- 任务说明: 把下面这段关于华秋的节选中，从“乌青: 在你过去的人生中最穷的是什么时候?”开始、到“乌青: 哈哈,你还记得买的是什么牌子的烟吗?”结束的部分原样照抄下来。

乌青私访:华秋,起伏人生

《了不起的华秋》

有一部电视连续剧
跌宕起伏,引人入胜
片名叫了不起的华秋
由三菱电梯赞助
华秋的前半生
像电梯一样
上上下下
我们,包括华秋自己
一致认为
华秋很厉害

乌青: 在你过去的人生中最穷的是什么时候?
华秋: 1991年,开矿失败,流浪到陕西的时候。身上只有2元钱左右
也就是说我最穷的时候就是只剩2元钱
乌青: 那你是怎么过来的呢
华秋: 我用一元钱左右买了一包烟然后去劳务所找工作,找到一个建筑工地推浆车的工作
也就是建筑工
乌青: 哈哈,你还记得买的是什么牌子的烟吗?

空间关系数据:
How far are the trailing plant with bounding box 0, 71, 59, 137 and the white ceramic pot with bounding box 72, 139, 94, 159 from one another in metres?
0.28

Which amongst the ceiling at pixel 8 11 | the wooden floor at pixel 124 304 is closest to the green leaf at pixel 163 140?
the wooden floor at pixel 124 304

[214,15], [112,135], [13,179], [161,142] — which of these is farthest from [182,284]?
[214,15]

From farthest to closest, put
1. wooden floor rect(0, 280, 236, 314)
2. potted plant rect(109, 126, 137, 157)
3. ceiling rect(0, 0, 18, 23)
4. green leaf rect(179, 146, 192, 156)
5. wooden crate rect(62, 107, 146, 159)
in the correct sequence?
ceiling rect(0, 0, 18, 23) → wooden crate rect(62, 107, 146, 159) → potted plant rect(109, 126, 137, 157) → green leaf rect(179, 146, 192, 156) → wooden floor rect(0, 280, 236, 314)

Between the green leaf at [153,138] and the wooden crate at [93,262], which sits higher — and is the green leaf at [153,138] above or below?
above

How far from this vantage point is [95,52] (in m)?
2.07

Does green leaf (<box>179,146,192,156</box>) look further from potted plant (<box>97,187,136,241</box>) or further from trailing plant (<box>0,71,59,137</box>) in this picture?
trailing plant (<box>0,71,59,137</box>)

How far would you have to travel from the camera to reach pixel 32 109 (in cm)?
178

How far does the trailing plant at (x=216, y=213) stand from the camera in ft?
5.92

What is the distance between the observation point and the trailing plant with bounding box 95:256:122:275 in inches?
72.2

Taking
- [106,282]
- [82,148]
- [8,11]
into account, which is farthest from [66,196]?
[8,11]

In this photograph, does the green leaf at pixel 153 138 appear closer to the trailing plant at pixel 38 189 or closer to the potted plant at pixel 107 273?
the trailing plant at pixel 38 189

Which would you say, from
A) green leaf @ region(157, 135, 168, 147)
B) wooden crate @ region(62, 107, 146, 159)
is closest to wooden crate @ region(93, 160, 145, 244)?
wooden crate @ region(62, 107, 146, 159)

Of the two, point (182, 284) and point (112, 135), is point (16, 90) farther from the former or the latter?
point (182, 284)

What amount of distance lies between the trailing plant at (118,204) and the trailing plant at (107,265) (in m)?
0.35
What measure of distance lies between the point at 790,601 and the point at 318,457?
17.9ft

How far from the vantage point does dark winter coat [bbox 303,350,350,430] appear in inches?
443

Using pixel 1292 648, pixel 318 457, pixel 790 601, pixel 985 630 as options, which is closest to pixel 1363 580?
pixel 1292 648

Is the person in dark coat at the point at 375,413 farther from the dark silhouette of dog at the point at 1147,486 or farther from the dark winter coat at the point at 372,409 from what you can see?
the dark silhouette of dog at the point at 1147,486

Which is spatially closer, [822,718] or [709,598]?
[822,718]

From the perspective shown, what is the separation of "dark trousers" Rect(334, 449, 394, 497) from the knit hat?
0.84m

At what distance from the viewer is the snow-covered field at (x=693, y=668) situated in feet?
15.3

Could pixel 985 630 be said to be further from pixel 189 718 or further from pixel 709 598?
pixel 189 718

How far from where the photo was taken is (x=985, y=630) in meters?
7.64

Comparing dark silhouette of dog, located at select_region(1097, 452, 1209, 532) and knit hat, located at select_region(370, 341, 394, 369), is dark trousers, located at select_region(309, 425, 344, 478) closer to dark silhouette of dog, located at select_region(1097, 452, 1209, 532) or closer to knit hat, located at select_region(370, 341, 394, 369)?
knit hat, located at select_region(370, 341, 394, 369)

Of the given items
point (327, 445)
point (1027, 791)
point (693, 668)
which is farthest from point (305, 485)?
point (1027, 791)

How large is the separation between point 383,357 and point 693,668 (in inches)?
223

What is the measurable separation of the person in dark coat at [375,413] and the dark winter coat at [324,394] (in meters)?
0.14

- 本题答案:
乌青: 在你过去的人生中最穷的是什么时候?
华秋: 1991年,开矿失败,流浪到陕西的时候。身上只有2元钱左右
也就是说我最穷的时候就是只剩2元钱
乌青: 那你是怎么过来的呢
华秋: 我用一元钱左右买了一包烟然后去劳务所找工作,找到一个建筑工地推浆车的工作
也就是建筑工
乌青: 哈哈,你还记得买的是什么牌子的烟吗?